Sunday 27 January 2013

What's Wrong With This Picture

My apologies for being absent over the last few weeks. I've been teaching two courses, one of which is full of much smarter people than me, so I've had to do a lot of homework. It's taken me way outside my comfort zone, but that's not a bad thing.

I had to comment briefly on this:



Peter Mansbridge looking thoughtful is pretty normal. "Powered by" (another word for sponsored maybe?)  Chevrolet Malibu is something else again. 

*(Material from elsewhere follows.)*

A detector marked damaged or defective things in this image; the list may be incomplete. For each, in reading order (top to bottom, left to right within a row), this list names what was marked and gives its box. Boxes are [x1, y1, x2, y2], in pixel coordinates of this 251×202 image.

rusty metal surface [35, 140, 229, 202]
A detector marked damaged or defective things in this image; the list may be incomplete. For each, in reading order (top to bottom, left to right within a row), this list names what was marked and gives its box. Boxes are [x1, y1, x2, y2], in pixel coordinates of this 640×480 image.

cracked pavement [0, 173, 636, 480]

In my 30 years working at CBC we went through several stages of what we as reporters were allowed to do in our spare time, and the amount of commercialization on CBC television.  There were moments when we were supposed to go home and climb into a closet and not talk to anyone until we went back to work the next day.   There were moments when we were encouraged to join every service club we could to spread the word about what good citizens we were.  Through the '80's and '90's I was forced to step away from a handful of organizations doing things I cared about (domestic violence, animal cruelty), and eventually I stopped asking or telling  because I knew it would be no. Then there was a thaw about a decade ago when the CBC realized that you could be an objective reporter and a  "active citizen" at the same time. I think it was something CBC had to wrestle with. It does matter what listeners and viewers think of reporters, and their fairness and objectivity.  Trust is something that's hard won, and easily lost.

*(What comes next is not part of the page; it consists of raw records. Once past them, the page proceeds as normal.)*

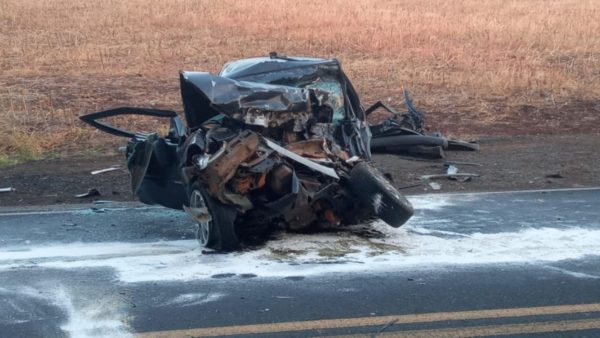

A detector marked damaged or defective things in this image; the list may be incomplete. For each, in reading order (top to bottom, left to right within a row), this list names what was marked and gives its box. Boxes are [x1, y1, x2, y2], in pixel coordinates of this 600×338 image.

wrecked car [82, 53, 414, 251]
rusty metal debris [81, 53, 418, 251]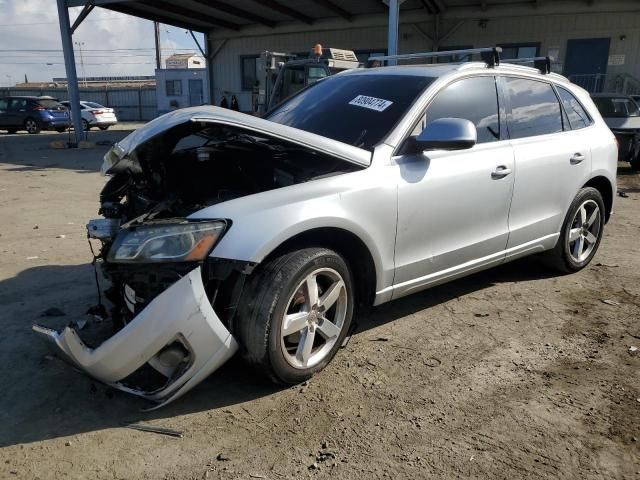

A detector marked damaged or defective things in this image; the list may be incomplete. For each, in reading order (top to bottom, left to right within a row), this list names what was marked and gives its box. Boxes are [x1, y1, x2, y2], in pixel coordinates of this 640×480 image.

crumpled hood [110, 105, 370, 167]
broken headlight [110, 221, 228, 262]
damaged front end [33, 107, 364, 406]
broken plastic trim [32, 266, 238, 408]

Commercial considerations are something else again, and it was always a privilege to work for an organization that didn't depend solely on advertising revenue to stay on the air. Yes we always had advertising on Compass, but I can't think of a time when we were prevented from doing a story because it involved a sponsor.  That was the CBC then. Now, with government support shrinking, CBC strikes commercial deals all the time for its programming. I'd always wanted to think  "The National" would be treated differently, that as the flagship news program it would be hived off and protected from the appearance at least of any kind of commercial involvement.  Apparently that's not the case.  I don't know what the deal is that gets "powered by Malibu" linked with Peter Mansbridge, I don't know what "powered by" means anyway. I can say I don't like it.